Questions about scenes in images

::::

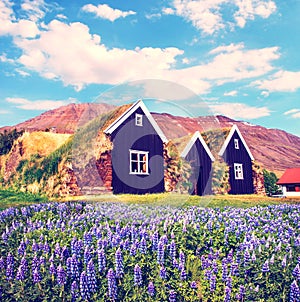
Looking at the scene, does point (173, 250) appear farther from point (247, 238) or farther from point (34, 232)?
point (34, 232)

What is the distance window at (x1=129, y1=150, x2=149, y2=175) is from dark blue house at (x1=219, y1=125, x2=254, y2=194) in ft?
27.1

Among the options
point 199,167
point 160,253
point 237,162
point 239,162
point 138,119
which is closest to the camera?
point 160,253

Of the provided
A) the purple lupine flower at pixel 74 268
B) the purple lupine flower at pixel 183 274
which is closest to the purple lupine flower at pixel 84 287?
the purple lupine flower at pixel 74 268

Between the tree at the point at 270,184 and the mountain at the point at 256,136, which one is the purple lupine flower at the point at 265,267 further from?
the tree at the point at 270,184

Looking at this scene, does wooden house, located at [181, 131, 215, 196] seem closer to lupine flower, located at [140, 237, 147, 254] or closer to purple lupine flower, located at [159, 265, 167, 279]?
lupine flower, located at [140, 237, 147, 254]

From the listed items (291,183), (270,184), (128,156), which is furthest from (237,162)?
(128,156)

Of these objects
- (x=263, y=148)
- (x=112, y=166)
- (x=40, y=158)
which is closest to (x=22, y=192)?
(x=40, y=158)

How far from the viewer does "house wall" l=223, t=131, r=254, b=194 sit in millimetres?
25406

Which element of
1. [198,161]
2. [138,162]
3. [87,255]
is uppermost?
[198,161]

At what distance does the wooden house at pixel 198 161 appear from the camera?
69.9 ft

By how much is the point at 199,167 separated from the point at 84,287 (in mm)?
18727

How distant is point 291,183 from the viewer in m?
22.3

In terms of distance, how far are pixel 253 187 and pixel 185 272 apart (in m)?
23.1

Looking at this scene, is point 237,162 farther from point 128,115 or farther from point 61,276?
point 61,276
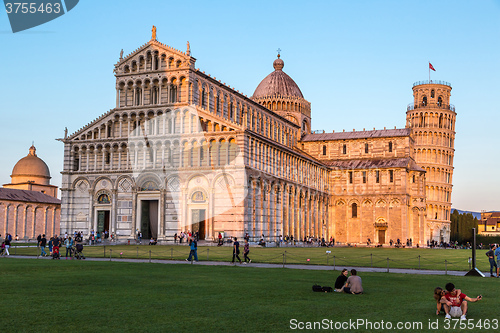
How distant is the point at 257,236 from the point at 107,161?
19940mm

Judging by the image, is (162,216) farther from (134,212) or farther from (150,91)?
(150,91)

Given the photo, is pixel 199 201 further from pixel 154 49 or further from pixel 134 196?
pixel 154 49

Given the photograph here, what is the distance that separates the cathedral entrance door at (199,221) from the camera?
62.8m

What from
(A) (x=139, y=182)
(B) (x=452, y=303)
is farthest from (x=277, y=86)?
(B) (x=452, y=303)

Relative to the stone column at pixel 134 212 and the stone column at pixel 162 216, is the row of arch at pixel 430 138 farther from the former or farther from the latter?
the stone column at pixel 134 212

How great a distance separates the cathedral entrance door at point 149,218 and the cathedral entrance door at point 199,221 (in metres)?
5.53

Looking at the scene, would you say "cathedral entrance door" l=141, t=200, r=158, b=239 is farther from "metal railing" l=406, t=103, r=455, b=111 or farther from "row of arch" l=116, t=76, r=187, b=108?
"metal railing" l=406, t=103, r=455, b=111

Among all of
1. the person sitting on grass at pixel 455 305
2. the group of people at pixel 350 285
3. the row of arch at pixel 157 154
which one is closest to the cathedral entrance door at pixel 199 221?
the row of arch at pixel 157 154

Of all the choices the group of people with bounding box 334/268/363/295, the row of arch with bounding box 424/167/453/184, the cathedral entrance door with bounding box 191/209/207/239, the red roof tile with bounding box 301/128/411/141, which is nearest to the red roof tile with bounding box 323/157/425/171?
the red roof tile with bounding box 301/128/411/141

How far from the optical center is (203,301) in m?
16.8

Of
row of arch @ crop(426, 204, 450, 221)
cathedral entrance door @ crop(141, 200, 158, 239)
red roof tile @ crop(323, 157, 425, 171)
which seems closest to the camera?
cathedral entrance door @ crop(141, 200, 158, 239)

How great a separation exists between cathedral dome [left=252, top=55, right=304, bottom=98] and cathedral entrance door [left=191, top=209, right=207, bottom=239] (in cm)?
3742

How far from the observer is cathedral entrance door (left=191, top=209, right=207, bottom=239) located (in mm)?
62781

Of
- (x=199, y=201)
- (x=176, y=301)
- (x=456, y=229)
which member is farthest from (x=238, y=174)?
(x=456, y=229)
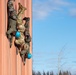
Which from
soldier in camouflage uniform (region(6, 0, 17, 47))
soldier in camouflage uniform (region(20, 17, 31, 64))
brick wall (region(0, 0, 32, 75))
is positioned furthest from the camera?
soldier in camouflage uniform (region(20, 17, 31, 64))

::::

> **Direction**: Quote each record exactly as it stands, minus the pictures.

> **Correct output**:
Looking at the scene, does point (173, 250) appear farther from point (247, 238) or farther from point (34, 232)?
point (34, 232)

What is the distance window at (x1=129, y1=150, x2=149, y2=175) is from dark blue house at (x1=219, y1=125, x2=254, y2=194) in ft?
27.1

Among the options
point 199,167
point 160,253
point 237,162
point 239,162
point 138,119
which is closest to the camera?
point 160,253

Of the provided
A) the purple lupine flower at pixel 74 268
B) the purple lupine flower at pixel 183 274
which is closest to the purple lupine flower at pixel 84 287?
the purple lupine flower at pixel 74 268

Between the tree at the point at 270,184 and the mountain at the point at 256,136, which one is the purple lupine flower at the point at 265,267 further from?
the tree at the point at 270,184

Looking at this scene, does wooden house, located at [181, 131, 215, 196] seem closer to lupine flower, located at [140, 237, 147, 254] or closer to purple lupine flower, located at [159, 265, 167, 279]?
lupine flower, located at [140, 237, 147, 254]

From the listed items (291,183), (270,184), (128,156), which is furthest from (237,162)?
(128,156)

Of these objects
- (x=263, y=148)
- (x=112, y=166)
- (x=40, y=158)
which is closest to (x=22, y=192)?
(x=40, y=158)

How far from the viewer does "house wall" l=223, t=131, r=254, b=194 sit in millimetres?
25406

Which element of
1. [198,161]
2. [138,162]
3. [87,255]
is uppermost?
[198,161]

At what distance does the wooden house at pixel 198 161 appear from the camera?
69.9 ft

By how much is the point at 199,167 separated from the point at 84,287 (in mm)?
18727

How distant is point 291,183 from the viewer in m?
22.3

In terms of distance, how far are pixel 253 187 and pixel 185 272 apart (in m)?
23.1

Looking at this scene, is point 237,162 farther from point 128,115 or farther from point 61,276?
point 61,276
How distant is the point at 257,236 from the point at 107,161?
19940mm

Judging by the image, is (162,216) farther from (134,212) or farther from (150,91)?
(150,91)

Given the photo, is pixel 199 201 further from pixel 154 49 or further from pixel 134 196?
pixel 154 49

Given the photograph here, what is the distance that separates the cathedral entrance door at (199,221) from the camera?
62.8m

What from
(A) (x=139, y=182)
(B) (x=452, y=303)
is farthest from (x=277, y=86)?
(B) (x=452, y=303)

Relative to the stone column at pixel 134 212 and the stone column at pixel 162 216, is the row of arch at pixel 430 138 farther from the former or farther from the latter?
the stone column at pixel 134 212

How great a distance separates the cathedral entrance door at point 149,218 and the cathedral entrance door at point 199,221 (in metres)?
5.53

Looking at the scene, would you say "cathedral entrance door" l=141, t=200, r=158, b=239 is farther from "metal railing" l=406, t=103, r=455, b=111 or farther from "row of arch" l=116, t=76, r=187, b=108?
"metal railing" l=406, t=103, r=455, b=111

Among all of
1. the person sitting on grass at pixel 455 305
2. the group of people at pixel 350 285
3. the row of arch at pixel 157 154
which one is closest to the cathedral entrance door at pixel 199 221?
the row of arch at pixel 157 154

Of all the choices the group of people with bounding box 334/268/363/295, the row of arch with bounding box 424/167/453/184, the cathedral entrance door with bounding box 191/209/207/239, the red roof tile with bounding box 301/128/411/141, which is nearest to the red roof tile with bounding box 323/157/425/171?
the red roof tile with bounding box 301/128/411/141

How far from the optical center is (203,301) in m?
16.8

Of
row of arch @ crop(426, 204, 450, 221)
cathedral entrance door @ crop(141, 200, 158, 239)
red roof tile @ crop(323, 157, 425, 171)
which seems closest to the camera?
cathedral entrance door @ crop(141, 200, 158, 239)

How great a separation exists between cathedral dome [left=252, top=55, right=304, bottom=98] and cathedral entrance door [left=191, top=209, right=207, bottom=239] (in cm)?
3742

How far from the observer is cathedral entrance door (left=191, top=209, right=207, bottom=239) located (in mm)?
62781

Of
- (x=199, y=201)
- (x=176, y=301)
- (x=456, y=229)
which member is farthest from (x=238, y=174)?
(x=456, y=229)
Which from
soldier in camouflage uniform (region(6, 0, 17, 47))
soldier in camouflage uniform (region(20, 17, 31, 64))
brick wall (region(0, 0, 32, 75))
is positioned furthest from the camera?
soldier in camouflage uniform (region(20, 17, 31, 64))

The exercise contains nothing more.